__SUPPLIED PASSAGE__:
The historic Rātana 25th celebrations have been scaled back for a second year running to a one-day event for the local community.
Thousands of Rātana followers, politicians and dignitaries have been asked to stay away because of the threat of Covid-19 and most traditional activities have been called off.
The formal procession from the marae to the whakamoemiti service in the temple will go ahead on January 25 followed by speeches at the marae, but Rātana leaders say there will be strict safety precautions.
On Monday, the Office of the Rātana Established Church announced the service would be a "vaccinated event" for those with vaccine passes, photo identification and masks. The office said local volunteers would check passes and IDs.
It also asked followers outside of Rātana to stay home and hold whakamoemiti in their own parishes to keep the community safe.
The Rātana Komiti Marae has cancelled all other events, usually held over several days.
Head of Paepae, Kamaka Manuel, says the decision was made for safety reasons.
"Very tough decision, largely based on the restrictions and the current climate in terms of Covid appearing across the country," Manuel said.
"Our Rātana 25th hui are always attended by thousands of people and that [would] put those who attend at risk. It was a very, very hard decision to make for our people but one based on aligning with the Ministry of Health guidelines around Covid and ensuring that we keep not only ourselves safe here at home in the Rātana community but also all of our fellowship in the wider motu."

__DATA SUPPLIED__:
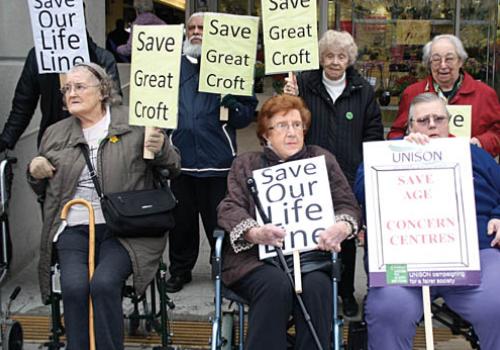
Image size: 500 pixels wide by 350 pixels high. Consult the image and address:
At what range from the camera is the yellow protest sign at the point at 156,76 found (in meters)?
3.97

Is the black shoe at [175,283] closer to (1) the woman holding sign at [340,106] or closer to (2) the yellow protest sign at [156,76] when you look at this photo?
(1) the woman holding sign at [340,106]

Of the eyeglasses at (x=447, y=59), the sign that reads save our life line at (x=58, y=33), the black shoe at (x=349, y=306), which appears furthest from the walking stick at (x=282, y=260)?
the eyeglasses at (x=447, y=59)

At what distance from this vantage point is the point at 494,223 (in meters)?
3.83

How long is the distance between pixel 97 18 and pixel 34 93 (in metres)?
2.31

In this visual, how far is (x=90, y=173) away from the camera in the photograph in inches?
163

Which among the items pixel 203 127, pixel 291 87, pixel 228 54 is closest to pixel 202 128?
pixel 203 127

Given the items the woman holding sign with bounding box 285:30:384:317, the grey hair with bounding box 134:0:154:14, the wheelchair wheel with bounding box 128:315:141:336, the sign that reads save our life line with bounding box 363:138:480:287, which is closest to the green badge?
the sign that reads save our life line with bounding box 363:138:480:287

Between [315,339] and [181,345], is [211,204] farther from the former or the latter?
[315,339]

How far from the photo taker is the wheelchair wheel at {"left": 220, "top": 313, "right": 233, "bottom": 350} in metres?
4.06

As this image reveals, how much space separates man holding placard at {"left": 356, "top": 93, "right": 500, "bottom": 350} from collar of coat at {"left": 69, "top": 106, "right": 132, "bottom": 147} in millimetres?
1354

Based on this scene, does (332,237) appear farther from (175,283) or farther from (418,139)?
(175,283)

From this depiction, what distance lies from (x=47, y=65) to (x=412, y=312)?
8.02ft

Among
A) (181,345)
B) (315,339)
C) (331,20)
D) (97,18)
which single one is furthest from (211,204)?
(331,20)

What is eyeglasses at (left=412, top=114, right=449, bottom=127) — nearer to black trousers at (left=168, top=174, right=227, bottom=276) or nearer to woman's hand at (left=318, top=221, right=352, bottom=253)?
woman's hand at (left=318, top=221, right=352, bottom=253)
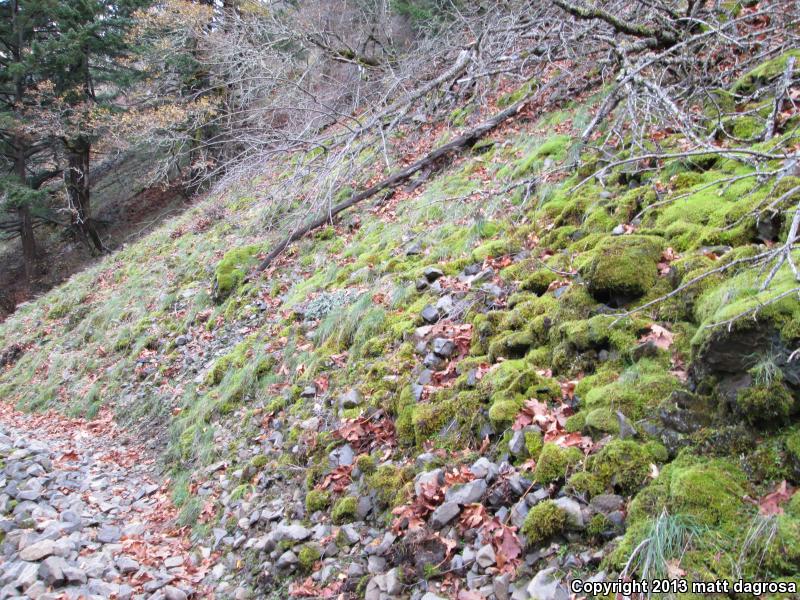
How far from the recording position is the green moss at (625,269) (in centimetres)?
369

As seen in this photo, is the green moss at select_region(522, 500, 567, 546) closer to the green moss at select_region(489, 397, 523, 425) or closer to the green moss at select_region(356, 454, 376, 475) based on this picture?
the green moss at select_region(489, 397, 523, 425)

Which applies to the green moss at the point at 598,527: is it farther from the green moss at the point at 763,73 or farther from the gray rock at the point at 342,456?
the green moss at the point at 763,73

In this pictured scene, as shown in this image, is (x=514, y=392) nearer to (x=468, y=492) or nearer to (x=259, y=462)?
(x=468, y=492)

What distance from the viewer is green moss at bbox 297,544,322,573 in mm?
3555

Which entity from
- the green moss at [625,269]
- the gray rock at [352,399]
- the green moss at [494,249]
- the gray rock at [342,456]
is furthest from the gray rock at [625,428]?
the green moss at [494,249]

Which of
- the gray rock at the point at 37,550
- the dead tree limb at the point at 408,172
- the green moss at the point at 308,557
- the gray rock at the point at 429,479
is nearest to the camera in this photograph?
the gray rock at the point at 429,479

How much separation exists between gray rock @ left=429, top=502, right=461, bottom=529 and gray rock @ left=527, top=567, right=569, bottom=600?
0.66 metres

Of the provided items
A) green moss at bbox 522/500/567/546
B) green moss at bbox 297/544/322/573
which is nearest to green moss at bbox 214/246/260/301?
green moss at bbox 297/544/322/573

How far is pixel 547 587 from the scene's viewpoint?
245 centimetres

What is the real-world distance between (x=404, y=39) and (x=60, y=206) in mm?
13178

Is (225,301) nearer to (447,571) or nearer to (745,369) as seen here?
(447,571)

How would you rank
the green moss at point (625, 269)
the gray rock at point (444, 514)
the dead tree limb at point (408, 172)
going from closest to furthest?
1. the gray rock at point (444, 514)
2. the green moss at point (625, 269)
3. the dead tree limb at point (408, 172)

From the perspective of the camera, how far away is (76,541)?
4492 millimetres

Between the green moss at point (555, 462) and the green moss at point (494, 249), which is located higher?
the green moss at point (494, 249)
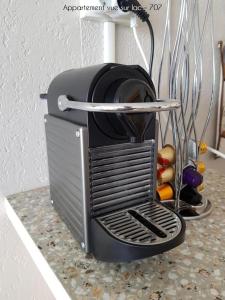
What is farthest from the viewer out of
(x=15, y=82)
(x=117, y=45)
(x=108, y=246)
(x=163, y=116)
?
(x=163, y=116)

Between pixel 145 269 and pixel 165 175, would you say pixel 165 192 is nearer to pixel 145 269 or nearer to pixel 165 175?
pixel 165 175

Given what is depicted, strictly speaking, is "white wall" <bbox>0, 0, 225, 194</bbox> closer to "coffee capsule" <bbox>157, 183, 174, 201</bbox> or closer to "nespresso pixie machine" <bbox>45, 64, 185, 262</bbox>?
"nespresso pixie machine" <bbox>45, 64, 185, 262</bbox>

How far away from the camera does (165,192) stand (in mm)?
546

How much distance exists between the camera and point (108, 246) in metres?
0.34

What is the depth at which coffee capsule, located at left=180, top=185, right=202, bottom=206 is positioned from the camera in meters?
0.56

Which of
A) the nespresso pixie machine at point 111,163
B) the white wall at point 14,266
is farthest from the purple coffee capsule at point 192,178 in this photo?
the white wall at point 14,266

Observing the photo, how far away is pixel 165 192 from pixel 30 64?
1.43 ft

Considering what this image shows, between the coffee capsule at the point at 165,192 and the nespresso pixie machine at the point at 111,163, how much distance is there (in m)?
0.10

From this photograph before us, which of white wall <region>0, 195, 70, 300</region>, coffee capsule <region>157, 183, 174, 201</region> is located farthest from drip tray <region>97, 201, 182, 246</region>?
white wall <region>0, 195, 70, 300</region>

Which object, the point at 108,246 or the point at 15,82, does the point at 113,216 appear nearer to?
the point at 108,246

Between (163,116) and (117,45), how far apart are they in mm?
272

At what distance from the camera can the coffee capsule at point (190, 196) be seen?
0.56m

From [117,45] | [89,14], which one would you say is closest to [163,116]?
[117,45]

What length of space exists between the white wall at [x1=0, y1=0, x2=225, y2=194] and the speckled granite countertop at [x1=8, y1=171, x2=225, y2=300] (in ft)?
0.52
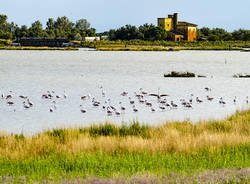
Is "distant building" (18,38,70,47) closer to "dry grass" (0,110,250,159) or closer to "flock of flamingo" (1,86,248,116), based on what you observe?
"flock of flamingo" (1,86,248,116)

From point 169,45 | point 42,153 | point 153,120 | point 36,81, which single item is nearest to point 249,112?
point 153,120

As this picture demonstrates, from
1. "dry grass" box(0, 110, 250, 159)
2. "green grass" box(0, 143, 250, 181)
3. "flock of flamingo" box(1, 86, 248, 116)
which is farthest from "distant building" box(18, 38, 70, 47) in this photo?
"green grass" box(0, 143, 250, 181)

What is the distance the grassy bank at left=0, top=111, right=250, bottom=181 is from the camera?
34.1 ft

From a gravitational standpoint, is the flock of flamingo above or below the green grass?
below

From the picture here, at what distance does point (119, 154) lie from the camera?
1227cm

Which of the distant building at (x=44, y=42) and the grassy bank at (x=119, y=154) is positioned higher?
the grassy bank at (x=119, y=154)

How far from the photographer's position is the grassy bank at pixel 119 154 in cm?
1041

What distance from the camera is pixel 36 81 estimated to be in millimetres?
41438

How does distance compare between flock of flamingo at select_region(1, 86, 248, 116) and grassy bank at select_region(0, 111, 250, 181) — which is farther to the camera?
flock of flamingo at select_region(1, 86, 248, 116)

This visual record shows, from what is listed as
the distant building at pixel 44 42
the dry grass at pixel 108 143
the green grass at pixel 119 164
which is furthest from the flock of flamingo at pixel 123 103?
the distant building at pixel 44 42

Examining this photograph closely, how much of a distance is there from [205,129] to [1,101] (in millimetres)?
14786

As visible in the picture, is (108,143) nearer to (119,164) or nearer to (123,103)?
(119,164)

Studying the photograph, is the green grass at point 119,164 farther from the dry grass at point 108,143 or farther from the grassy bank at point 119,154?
the dry grass at point 108,143

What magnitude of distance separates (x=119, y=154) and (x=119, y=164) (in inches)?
47.5
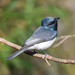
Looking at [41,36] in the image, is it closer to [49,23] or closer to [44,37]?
[44,37]

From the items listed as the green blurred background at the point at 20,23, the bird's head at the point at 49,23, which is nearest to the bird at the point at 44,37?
the bird's head at the point at 49,23

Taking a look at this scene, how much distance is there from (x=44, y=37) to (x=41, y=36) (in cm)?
4

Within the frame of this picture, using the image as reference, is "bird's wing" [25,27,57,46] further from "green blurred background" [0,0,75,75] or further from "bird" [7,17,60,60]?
"green blurred background" [0,0,75,75]

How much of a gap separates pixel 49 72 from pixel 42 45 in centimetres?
177

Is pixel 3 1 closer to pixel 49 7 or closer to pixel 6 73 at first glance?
pixel 49 7

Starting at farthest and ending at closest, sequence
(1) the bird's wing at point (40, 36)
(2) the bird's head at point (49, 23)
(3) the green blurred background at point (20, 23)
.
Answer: (3) the green blurred background at point (20, 23) → (2) the bird's head at point (49, 23) → (1) the bird's wing at point (40, 36)

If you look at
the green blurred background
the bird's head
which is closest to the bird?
the bird's head

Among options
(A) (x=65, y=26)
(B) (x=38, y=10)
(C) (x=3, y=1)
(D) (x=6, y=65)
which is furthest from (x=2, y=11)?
(A) (x=65, y=26)

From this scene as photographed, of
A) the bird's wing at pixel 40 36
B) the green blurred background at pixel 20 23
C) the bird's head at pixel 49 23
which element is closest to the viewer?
the bird's wing at pixel 40 36

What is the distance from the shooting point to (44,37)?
3102mm

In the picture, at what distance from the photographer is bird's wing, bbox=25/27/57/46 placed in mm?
2907

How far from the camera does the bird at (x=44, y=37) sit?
2.88 metres

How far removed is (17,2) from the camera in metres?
3.92

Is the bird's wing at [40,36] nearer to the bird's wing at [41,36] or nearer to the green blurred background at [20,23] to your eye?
the bird's wing at [41,36]
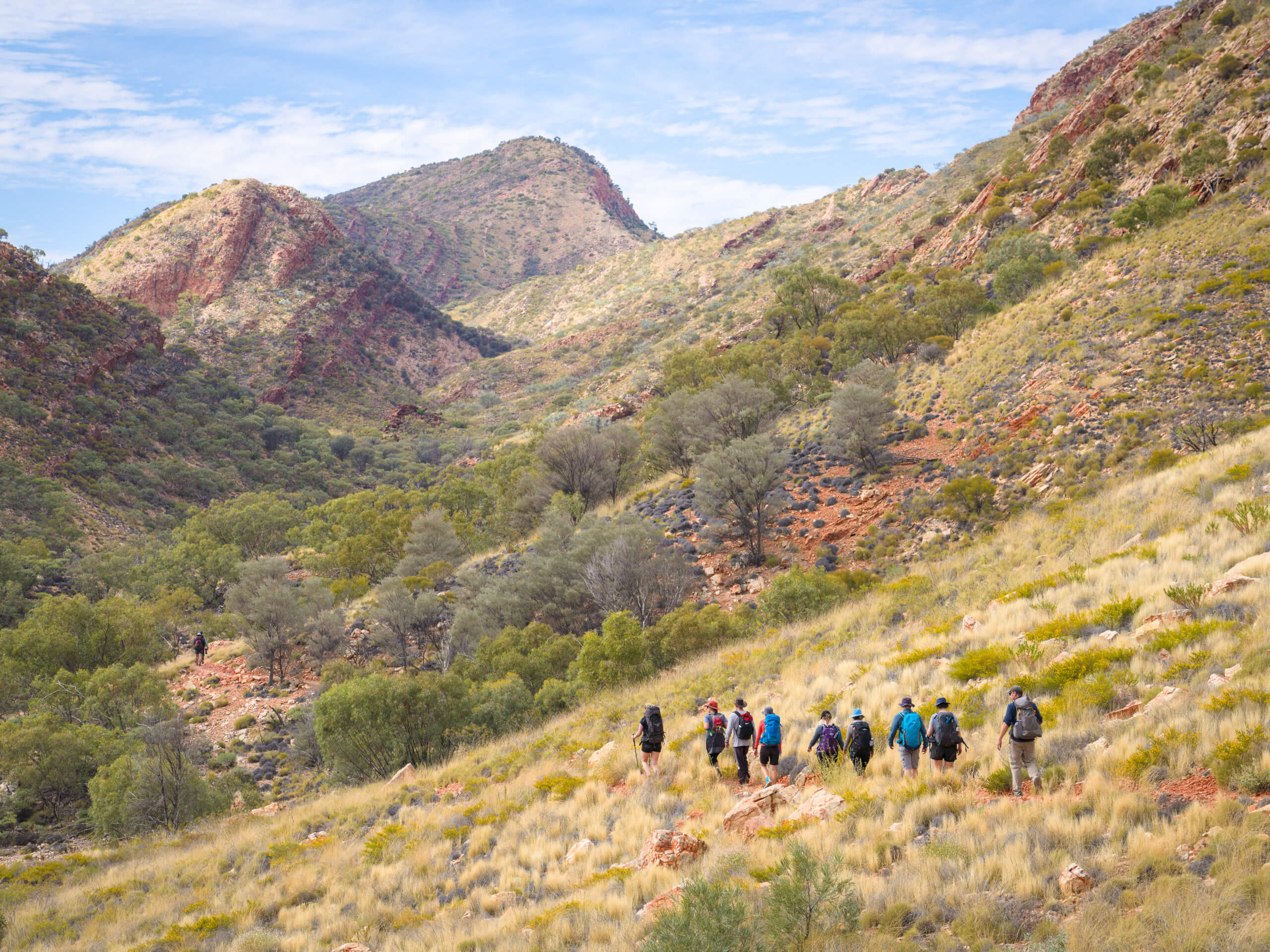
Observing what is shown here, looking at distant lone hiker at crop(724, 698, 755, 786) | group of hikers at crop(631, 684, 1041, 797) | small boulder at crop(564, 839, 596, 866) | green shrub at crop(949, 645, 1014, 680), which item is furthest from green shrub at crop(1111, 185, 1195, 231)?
small boulder at crop(564, 839, 596, 866)

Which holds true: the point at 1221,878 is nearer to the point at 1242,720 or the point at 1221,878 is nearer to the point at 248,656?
the point at 1242,720

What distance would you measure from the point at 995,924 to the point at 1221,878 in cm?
137

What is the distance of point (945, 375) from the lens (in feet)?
86.2

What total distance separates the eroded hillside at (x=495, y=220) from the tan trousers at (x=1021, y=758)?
146623mm

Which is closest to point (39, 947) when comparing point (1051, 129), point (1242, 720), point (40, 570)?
point (1242, 720)

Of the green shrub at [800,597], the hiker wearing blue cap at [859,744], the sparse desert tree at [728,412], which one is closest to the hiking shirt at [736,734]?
the hiker wearing blue cap at [859,744]

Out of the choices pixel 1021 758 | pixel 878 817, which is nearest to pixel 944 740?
pixel 1021 758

__DIRECTIONS__:
Please rewrite the part of the Rātana celebrations article starting at "The formal procession" and ending at "strict safety precautions.", swapping "procession" for "parade".

__EXERCISE RESPONSE__:
The formal parade from the marae to the whakamoemiti service in the temple will go ahead on January 25 followed by speeches at the marae, but Rātana leaders say there will be strict safety precautions.